_Dataset section_
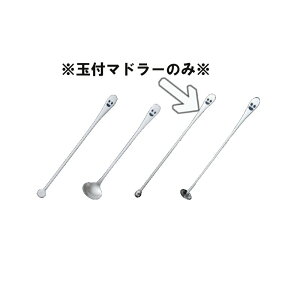 CEo[pi Ɩp ECXL[EĒEJNepi XeX 21-0jR@ʕt}h[(210mm)(EBM25-1)(1566-13)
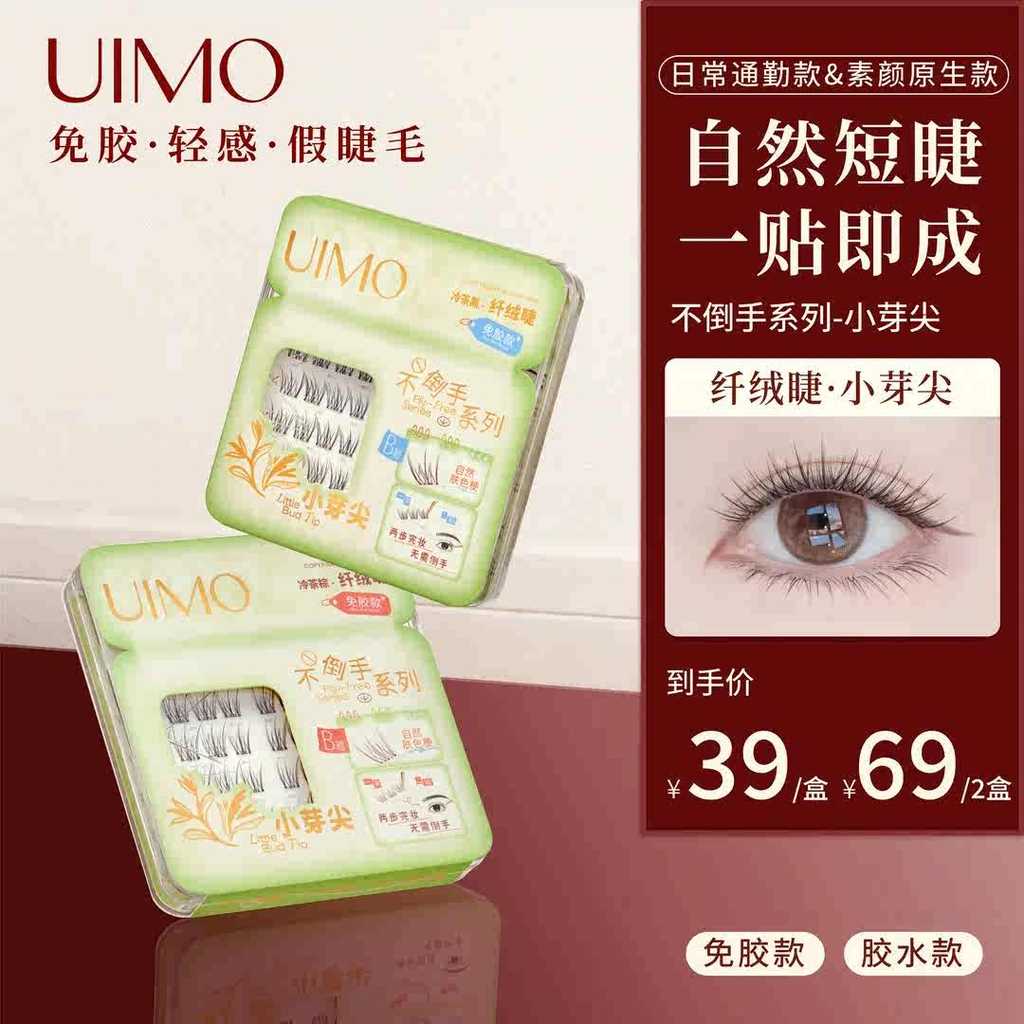 🇲🇾UIMO กาวฟรีขนตาปลอมธรรมชาตินุ่มสามเณร Segmented ไม่มีกาวไม่มีไม่มีไม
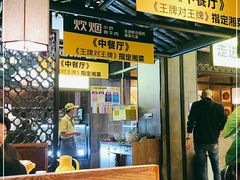 门面-炊烟小炒黄牛肉(中心印象城店)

_What you are asked to do_
Word-for-word transcript, pictures excluded: copy all the material above.

_Task result_
 CEo[pi Ɩp ECXL[EĒEJNepi XeX 21-0jR@ʕt}h[(210mm)(EBM25-1)(1566-13)
 🇲🇾UIMO กาวฟรีขนตาปลอมธรรมชาตินุ่มสามเณร Segmented ไม่มีกาวไม่มีไม่มีไม
 门面-炊烟小炒黄牛肉(中心印象城店)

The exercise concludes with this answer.